Processing Data from MQ with Spark Streaming: Part 1 - Introduction to Messaging, JMS & MQ
This is a multi-part series that provides information on messaging, including fault-tolerance techniques, and provide instruction and code to implement a connection between IBM MQ (formerly WebSphere MQ) and Spark Streaming.
Part 1 — Introduction to Messaging, JMS & MQ
Part 2 — Brief Discussion on Apache Spark Streaming and Use-cases
Part 3 — Reliable Delivery & Recovery Techniques with Spark Streaming
Part 4 — Implementation details for Spark MQ Connector
Part 1 — Introduction to Messaging, JMS & MQ
Introduction to messaging
Messaging is a method of communication between applications or software components. In a messaging system, a client sends a message to a message broker. The recipient of the message can then connect to the same broker and read the message. The sender (also known as producer) and recipient (also known as consumer) do not need to be available at the same time to communicate. They also only need to know the name and address of the message broker to talk to and have little or no knowledge of each other, this design is referred to as loosely coupled.
Terminology
Message — A collection of data sent by one program intended for another program
Client — The program that sends and/or receives messages to/from another client
Message Broker — A client connects to a message broker to send a message and another client can then connect to the same message broker to receive it
Queue — The destination to which messages can be sent; messages accumulate on queues until they are retrieved by the consumer of that queue (client)

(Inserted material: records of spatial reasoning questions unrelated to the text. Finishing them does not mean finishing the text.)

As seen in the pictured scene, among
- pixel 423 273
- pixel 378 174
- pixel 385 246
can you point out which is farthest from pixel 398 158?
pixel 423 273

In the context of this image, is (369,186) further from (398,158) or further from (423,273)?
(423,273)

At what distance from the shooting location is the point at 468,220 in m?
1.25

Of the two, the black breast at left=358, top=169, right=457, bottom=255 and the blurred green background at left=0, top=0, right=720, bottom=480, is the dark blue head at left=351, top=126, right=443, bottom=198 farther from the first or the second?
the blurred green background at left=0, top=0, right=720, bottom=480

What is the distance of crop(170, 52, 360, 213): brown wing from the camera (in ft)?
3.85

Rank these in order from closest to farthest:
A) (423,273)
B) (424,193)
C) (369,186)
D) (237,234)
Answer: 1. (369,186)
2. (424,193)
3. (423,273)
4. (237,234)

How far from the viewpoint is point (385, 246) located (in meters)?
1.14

Queue Manager — A queue manager is a system program that provides additional queuing services (e.g. allow for administrators to alter the properties of existing queues)

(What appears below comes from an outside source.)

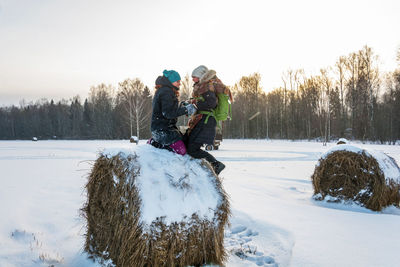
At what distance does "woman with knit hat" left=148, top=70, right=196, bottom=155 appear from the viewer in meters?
3.42

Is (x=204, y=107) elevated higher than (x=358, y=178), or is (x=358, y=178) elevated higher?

Channels — (important for IBM MQ) A configuration/protocol that defines the communication path between the queue manager and another queue manager or a client application
A great analogy I heard for messaging systems relates to restaurants. The waiter must get an order to the chef to be prepared but they don’t directly interact. The waiter and chef are both clients in this scenario and the terminal, or point-of-sale system, that takes the order from the waiter and delivers it to the chef is the message broker. The orders sit on a queue for the chef who then takes them in the order they were placed.
Topic — A topic describes the subject of the information that is published. Multiple clients can subscribe to a topic and all will receive the messages
With a queue, only one client will receive the message. Topics allow for many clients to receive the same message.
Within the restaurant analogy, if more than one chef needs to know about certain orders then topics could be used. Let’s have an example of two topics, one for pizza and the other for burgers. There’s only one chef that is in charge of burgers so they have subscribed to that queue. However, for pizza, there are two chefs, one that prepares the base and the other in charge of toppings. They both subscribe to the “pizza” topic and receive the same order.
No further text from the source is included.